NOTES: NOV. 8 | OCT. 16 | SEPT. 25 | SEPT. 20 | SEPT. 1 | |
NOTES FROM BUTCH - NOVEMBER 8, 2007
I spent the past weekend in New Orleans, leaving early Saturday morning (a 7 am flight, which meant getting up at about 4 to drive from home to the Twin Cities airport) and returning Monday night.
On Friday night we were up late long story and just as I was finally going to bed, expecting to get maybe four hours' sleep if I was lucky, our three year old Springer, Trot, had a run-in with a skunk. We've been living away from the city for just over two years, and this is the first skunk action. Needless to say we were up for a while longer. The treatment, found on the Internet, was several baths: the first was a solution of warm water, white vinegar, baking soda, and hydrogen peroxide, followed by rubbing with tomato juice (a can of stewed tomatoes is what we had on hand, and Trot made a snack out of the spillage), and finally puppy shampoo. He was one clean boy after that.

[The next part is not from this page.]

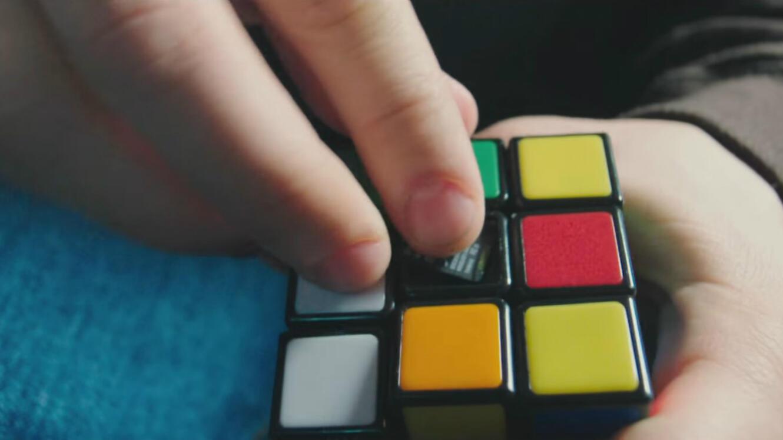 Edward Snowden, jamais sans son Rubik's Cube.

I worked at the Palm Court Jazz Cafe on Saturday night. The Saturday band includes Lionel Ferbos on trumpet, a longtime friend and at age 96 the oldest performing professional musician in town. He sounded fine. Amazingly, he had heart surgery not long ago, but has come back strong. He's the last one of his generation, but he never thinks of it like that. He's always looking forward, making plans, and smiling. On Sunday afternoon I was at the Cafe Brazil on lower Chartres Street, just outside the French Quarter. The occasion was a tribute to the late trumpet player Doc Cheatham (Google him), with whom I had a chance to work through the 90s, recording and playing gigs. He was from Nashville, not New Orleans. Late in life he became a New Orleans habitue, performing there frequently. The club is a simple place -- just a small bandstand with a dance floor and a few rows of seats. The doors to the street were wide open and it was as usual really relaxing to play for a real dance party. Great to see people having a good time.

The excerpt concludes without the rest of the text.